We designed and built a display for the Science Museum of Western Virginia to intuitively demonstrate how an audio signal may be transmitted by light, which is at the heart of today's fiber-optic telephone and internet communications systems. This design project won third place in VMI's 2002 Undergraduate Research Symposium.

An analog signal from a CD player is first sampled at 128kHz (128,000 times a second) and at each sample the magnitude of the audio intensity is represented by a number from 0-255, or in binary, 00000000 to 11111111. Each of the eight binary digits then drives a corresponding laser (the lipstick-shaped elements arranged vertically in the photo above). The signal is received by phototransistors on the right, decoded into a continuous voltage waveform by a digital to analog converter, and then amplified and played.
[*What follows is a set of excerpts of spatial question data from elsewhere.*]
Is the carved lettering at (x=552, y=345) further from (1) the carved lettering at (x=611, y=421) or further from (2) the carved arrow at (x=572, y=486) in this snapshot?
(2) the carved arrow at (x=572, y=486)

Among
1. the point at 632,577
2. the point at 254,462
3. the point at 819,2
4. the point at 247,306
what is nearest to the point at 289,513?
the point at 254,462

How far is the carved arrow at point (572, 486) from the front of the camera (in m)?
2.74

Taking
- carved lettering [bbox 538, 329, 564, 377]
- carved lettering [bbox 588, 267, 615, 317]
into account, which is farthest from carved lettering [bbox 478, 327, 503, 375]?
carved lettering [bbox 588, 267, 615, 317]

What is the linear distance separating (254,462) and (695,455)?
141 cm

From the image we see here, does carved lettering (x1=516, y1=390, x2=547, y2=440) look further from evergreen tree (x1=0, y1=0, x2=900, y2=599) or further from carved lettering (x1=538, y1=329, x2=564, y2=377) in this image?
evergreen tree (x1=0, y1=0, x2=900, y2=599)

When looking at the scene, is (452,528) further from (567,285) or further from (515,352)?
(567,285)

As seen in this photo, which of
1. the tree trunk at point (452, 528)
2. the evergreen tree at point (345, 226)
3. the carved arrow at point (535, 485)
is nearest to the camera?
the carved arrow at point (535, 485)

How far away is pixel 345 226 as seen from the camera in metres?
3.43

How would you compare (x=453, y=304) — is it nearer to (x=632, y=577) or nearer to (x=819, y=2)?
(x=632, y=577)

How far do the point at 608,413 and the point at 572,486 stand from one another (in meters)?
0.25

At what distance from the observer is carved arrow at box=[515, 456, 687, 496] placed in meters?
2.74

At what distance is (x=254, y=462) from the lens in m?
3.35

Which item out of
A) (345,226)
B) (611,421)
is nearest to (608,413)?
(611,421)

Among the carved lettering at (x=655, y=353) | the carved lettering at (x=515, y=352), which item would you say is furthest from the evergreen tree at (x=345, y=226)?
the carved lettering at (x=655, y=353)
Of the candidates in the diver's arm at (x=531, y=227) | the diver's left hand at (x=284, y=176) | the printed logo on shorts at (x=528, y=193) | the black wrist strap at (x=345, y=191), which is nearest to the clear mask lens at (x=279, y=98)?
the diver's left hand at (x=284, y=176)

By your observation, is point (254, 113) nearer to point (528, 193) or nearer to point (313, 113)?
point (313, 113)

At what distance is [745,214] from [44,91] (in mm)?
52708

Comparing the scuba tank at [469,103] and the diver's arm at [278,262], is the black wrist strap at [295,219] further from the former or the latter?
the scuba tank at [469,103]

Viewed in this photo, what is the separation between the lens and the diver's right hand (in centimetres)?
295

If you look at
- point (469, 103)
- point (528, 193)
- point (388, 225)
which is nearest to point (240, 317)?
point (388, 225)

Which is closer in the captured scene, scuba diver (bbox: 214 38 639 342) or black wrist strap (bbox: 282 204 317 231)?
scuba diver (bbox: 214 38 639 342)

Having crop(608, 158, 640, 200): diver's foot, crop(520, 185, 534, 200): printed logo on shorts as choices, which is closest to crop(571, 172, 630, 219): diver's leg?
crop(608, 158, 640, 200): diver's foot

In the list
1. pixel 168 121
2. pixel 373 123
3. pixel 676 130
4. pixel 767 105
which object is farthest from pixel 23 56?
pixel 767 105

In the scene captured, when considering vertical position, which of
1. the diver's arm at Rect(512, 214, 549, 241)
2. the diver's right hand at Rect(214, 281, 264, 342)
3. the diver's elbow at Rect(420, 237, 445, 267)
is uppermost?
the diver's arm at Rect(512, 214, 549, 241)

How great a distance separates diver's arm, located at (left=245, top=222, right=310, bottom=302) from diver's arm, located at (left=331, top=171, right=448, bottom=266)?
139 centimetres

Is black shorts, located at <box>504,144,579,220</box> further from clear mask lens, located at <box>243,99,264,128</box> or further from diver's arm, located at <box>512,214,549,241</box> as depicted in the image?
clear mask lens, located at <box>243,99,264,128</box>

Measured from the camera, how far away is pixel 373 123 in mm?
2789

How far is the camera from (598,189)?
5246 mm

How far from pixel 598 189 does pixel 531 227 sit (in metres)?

The lasers are visible through a protective plexiglass enclosure, and museum visitors may interact with the demonstration by moving a sliding bar that selectively blocks the laser beams and causes a degradation in signal quality.

This project was jointly completed by the ECE senior class of 2001 supervised by COL Dan Barr and by Matt Brooks ('02) and Brian Holt ('03) supervised by MAJ Jim Squire.